*** Begin section ***

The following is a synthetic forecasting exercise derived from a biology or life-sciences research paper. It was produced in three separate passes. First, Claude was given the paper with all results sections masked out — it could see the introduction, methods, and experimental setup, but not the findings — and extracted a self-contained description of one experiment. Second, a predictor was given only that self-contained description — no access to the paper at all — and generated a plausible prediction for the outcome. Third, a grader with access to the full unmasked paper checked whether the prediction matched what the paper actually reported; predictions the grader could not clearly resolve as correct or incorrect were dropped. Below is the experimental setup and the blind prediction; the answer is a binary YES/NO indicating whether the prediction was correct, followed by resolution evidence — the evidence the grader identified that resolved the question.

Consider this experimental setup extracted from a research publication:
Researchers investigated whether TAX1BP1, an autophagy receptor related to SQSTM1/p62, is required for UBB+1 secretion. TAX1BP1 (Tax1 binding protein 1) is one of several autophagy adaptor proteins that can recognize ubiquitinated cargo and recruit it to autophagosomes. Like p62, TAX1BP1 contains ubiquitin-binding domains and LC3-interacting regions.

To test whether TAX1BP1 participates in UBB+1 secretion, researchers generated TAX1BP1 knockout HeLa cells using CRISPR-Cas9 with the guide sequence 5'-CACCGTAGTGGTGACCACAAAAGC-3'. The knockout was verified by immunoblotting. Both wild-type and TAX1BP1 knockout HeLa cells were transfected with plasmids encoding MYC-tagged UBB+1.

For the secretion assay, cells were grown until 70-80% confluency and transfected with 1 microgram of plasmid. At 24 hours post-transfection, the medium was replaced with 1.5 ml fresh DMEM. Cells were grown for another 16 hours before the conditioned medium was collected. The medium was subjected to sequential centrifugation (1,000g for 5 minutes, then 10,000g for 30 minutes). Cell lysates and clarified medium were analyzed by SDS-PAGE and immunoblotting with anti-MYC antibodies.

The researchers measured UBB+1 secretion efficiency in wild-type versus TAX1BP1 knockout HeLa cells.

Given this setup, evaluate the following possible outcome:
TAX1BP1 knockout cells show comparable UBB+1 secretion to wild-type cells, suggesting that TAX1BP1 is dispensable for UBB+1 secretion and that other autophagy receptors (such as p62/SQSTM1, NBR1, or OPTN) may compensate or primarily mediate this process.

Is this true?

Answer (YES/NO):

*** End section ***

Work item =
Your answer should be all of the records, transcribed exactly.

Answer to this task =
The following is a synthetic forecasting exercise derived from a biology or life-sciences research paper. It was produced in three separate passes. First, Claude was given the paper with all results sections masked out — it could see the introduction, methods, and experimental setup, but not the findings — and extracted a self-contained description of one experiment. Second, a predictor was given only that self-contained description — no access to the paper at all — and generated a plausible prediction for the outcome. Third, a grader with access to the full unmasked paper checked whether the prediction matched what the paper actually reported; predictions the grader could not clearly resolve as correct or incorrect were dropped. Below is the experimental setup and the blind prediction; the answer is a binary YES/NO indicating whether the prediction was correct, followed by resolution evidence — the evidence the grader identified that resolved the question.

Consider this experimental setup extracted from a research publication:
Researchers investigated whether TAX1BP1, an autophagy receptor related to SQSTM1/p62, is required for UBB+1 secretion. TAX1BP1 (Tax1 binding protein 1) is one of several autophagy adaptor proteins that can recognize ubiquitinated cargo and recruit it to autophagosomes. Like p62, TAX1BP1 contains ubiquitin-binding domains and LC3-interacting regions.

To test whether TAX1BP1 participates in UBB+1 secretion, researchers generated TAX1BP1 knockout HeLa cells using CRISPR-Cas9 with the guide sequence 5'-CACCGTAGTGGTGACCACAAAAGC-3'. The knockout was verified by immunoblotting. Both wild-type and TAX1BP1 knockout HeLa cells were transfected with plasmids encoding MYC-tagged UBB+1.

For the secretion assay, cells were grown until 70-80% confluency and transfected with 1 microgram of plasmid. At 24 hours post-transfection, the medium was replaced with 1.5 ml fresh DMEM. Cells were grown for another 16 hours before the conditioned medium was collected. The medium was subjected to sequential centrifugation (1,000g for 5 minutes, then 10,000g for 30 minutes). Cell lysates and clarified medium were analyzed by SDS-PAGE and immunoblotting with anti-MYC antibodies.

The researchers measured UBB+1 secretion efficiency in wild-type versus TAX1BP1 knockout HeLa cells.

Given this setup, evaluate the following possible outcome:
TAX1BP1 knockout cells show comparable UBB+1 secretion to wild-type cells, suggesting that TAX1BP1 is dispensable for UBB+1 secretion and that other autophagy receptors (such as p62/SQSTM1, NBR1, or OPTN) may compensate or primarily mediate this process.

Is this true?

Answer (YES/NO):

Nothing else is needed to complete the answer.